PROBLEMS TO SOLVE:
a) Say whether each statement agrees with the forum thread: (i) the first poster's attorney has copies of the paperwork; (ii) JustAGirl says there is nowhere to ski nearby; (iii) Feelingalone says the local skiing is as good as in NH and Vermont. Answer yes or no for each, quoting the words of the forum thread that decide it.
b) Extend the forum thread, picking up right after its last sentence.

TEXT BLOCK:
He's a pretty responsible guy...but yes, this is being covered w/my attorney. 

I copied all the paperwork for anything we own....and my attorney has copies too.

Keep the ideas coming...you might know or thought of something I haven't! Thank you!!!


----------



## JustAGirl (Oct 1, 2010)

Feelingalone said:


> WNBH,
> 
> 
> You really need to move south... But then you give up all that great skiing near by... choices, choices.
> ...





> You really need to move south... But then you give up all that great skiing near by... choices, choices.


I agree, but there are some places to ski around here! 



> This is the dark side of it all.


I've been told not to go to the dark side, they actually DON'T have cookies! lol


----------



## Feelingalone (Apr 22, 2009)

Yes there is skiing, but not like in NH and Vermont. I can only imagine the nice powder days they had this year.

GIVEN INFORMATION:

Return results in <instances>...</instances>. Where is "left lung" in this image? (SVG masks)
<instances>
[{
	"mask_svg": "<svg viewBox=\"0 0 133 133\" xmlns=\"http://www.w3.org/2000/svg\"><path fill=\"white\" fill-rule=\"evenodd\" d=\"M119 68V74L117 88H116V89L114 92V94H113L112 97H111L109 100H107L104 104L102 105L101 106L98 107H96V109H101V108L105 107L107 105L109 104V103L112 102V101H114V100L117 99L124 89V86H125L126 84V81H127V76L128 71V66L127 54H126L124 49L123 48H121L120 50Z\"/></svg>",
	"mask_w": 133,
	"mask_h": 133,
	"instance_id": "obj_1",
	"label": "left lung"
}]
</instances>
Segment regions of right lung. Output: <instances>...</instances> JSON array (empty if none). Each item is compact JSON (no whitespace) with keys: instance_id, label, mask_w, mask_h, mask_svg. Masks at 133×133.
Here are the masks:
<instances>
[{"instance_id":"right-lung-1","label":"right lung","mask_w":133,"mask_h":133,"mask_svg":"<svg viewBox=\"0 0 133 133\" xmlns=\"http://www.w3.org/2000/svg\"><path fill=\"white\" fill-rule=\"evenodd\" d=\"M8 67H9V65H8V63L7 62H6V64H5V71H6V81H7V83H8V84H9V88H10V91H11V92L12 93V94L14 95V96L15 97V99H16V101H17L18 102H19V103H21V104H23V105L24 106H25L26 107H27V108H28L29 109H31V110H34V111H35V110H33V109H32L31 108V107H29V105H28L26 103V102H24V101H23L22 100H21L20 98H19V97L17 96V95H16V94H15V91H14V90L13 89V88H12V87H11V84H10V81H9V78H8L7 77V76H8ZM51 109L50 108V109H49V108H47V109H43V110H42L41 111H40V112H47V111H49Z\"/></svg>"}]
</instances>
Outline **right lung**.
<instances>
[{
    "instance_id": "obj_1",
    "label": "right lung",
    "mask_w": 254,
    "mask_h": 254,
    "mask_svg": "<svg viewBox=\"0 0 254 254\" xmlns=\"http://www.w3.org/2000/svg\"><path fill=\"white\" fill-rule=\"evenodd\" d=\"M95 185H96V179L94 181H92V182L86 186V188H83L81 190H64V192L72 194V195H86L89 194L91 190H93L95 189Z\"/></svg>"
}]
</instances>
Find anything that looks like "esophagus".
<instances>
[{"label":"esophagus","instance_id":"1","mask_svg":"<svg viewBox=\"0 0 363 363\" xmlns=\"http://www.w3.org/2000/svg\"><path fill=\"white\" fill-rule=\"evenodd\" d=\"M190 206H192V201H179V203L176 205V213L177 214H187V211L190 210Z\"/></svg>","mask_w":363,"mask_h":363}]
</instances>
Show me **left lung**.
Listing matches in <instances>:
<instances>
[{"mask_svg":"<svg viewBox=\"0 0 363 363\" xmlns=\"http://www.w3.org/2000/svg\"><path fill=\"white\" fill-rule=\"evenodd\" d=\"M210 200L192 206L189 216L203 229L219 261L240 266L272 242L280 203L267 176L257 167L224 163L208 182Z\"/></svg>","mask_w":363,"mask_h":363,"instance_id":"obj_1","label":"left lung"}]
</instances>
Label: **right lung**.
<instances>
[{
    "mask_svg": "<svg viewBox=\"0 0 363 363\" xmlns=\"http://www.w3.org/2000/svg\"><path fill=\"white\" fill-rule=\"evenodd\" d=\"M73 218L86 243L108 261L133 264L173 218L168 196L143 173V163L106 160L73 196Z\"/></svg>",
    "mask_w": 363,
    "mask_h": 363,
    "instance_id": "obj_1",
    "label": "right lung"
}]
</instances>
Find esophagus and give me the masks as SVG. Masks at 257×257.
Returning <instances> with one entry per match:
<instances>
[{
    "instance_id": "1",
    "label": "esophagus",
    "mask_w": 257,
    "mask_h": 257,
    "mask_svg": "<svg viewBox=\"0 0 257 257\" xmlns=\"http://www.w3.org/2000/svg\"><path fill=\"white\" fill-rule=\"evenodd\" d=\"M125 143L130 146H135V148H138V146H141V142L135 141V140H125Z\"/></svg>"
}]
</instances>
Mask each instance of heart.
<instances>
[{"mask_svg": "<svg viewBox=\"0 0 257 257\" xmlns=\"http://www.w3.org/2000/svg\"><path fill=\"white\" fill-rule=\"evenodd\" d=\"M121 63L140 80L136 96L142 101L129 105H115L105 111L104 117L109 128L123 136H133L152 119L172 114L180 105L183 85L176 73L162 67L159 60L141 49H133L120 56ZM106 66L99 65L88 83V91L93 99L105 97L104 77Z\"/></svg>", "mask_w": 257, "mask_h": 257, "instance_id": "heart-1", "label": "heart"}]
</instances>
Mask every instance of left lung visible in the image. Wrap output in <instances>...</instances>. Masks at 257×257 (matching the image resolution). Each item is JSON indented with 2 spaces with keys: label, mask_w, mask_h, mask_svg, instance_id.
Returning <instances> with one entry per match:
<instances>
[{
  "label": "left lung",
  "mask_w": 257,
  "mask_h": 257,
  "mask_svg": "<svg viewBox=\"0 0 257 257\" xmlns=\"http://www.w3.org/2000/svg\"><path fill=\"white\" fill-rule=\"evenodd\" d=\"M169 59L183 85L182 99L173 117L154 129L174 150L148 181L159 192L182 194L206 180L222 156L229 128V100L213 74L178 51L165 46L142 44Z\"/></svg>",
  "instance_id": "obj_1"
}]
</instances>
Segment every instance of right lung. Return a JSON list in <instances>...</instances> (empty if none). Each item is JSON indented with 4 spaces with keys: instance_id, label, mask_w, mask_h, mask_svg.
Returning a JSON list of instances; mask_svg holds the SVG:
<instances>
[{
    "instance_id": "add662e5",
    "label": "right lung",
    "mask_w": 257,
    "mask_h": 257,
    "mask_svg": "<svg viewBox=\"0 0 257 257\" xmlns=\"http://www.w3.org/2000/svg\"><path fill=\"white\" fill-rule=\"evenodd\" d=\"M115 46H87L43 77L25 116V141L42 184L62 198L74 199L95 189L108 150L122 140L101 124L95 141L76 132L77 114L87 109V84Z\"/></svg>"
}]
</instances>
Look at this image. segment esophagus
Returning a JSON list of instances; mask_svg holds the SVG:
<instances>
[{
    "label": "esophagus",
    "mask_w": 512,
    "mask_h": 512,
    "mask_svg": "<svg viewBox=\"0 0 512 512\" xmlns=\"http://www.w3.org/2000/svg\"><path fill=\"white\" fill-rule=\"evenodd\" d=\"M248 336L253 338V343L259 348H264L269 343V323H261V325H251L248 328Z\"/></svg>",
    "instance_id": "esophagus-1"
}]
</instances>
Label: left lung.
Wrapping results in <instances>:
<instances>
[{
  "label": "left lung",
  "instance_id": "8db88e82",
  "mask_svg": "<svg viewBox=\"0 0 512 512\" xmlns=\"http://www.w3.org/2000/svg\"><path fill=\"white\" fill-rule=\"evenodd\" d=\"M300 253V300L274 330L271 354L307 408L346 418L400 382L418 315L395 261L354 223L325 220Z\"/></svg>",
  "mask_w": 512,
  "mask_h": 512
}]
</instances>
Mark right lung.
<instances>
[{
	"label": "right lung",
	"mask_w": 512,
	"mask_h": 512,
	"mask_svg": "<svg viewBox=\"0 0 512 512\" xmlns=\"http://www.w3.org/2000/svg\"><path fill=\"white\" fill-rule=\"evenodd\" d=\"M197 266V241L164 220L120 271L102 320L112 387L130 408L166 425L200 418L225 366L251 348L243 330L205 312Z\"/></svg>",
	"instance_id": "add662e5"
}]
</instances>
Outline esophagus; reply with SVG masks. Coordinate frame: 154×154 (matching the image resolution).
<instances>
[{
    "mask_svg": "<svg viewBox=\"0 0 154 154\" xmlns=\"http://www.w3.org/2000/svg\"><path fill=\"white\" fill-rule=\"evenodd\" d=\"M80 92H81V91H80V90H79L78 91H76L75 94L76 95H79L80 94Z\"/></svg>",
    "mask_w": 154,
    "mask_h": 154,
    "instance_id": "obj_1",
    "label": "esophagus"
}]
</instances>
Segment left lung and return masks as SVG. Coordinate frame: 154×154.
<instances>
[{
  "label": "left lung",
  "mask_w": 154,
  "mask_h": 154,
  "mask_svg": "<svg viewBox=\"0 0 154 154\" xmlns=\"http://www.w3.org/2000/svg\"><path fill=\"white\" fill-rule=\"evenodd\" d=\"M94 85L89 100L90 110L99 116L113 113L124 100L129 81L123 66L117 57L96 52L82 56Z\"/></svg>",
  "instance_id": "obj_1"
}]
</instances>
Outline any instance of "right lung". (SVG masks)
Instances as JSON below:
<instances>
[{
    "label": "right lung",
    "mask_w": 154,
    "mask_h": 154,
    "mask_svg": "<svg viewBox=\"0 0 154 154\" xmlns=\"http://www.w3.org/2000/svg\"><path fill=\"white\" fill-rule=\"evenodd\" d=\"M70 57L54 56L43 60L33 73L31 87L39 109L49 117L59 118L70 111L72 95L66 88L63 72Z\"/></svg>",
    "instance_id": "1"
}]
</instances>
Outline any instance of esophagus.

ANSWERS IN ORDER:
a)
(i) Yes: "my attorney has copies too"
(ii) No: "there are some places to ski around here!"
(iii) No: "Yes there is skiing, but not like in NH and Vermont."

b)
U ski JAG?

Wait a minute, nobody told me there weren't cookies on the dark side. I wanna go back to good side.......... And no ice cream, man I was taken.

Yes yoda always said dark side bad....


----------



## JustAGirl (Oct 1, 2010)

Feelingalone said:


> Yes there is skiing, but not like in NH and Vermont. I can only imagine the nice powder days they had this year.
> 
> U ski JAG?
> 
> ...


Well...I merely wanted to point out that there are places to ski here...I love to ski...snow or water but haven't really since my wreck and all these screws/plate is in my ankle. I would try, but I've been held down...I can't wait for Spring...I am headed to the coast and *NO ONE *can stop me!

I've been to the dark side... no cookies, no ice cream and no soda!


----------



## vivea (Jan 22, 2011)

JaG..i just saw that you're in SC....i might be moving to Charleston in 2 months...are you close to CHS ...?


----------



## JustAGirl (Oct 1, 2010)

vivea said:


> JaG..i just saw that you're in SC....i might be moving to Charleston in 2 months...are you close to CHS ...?


Three hours!!!
I love Chucktown! Hope to be making a trip there very soon....just waiting on the temps. I've got some family there.
Have you been there before? I'm guessing you checked out the area? I'm so jealous....I love it there!


----------



## Why Not Be Happy? (Apr 16, 2010)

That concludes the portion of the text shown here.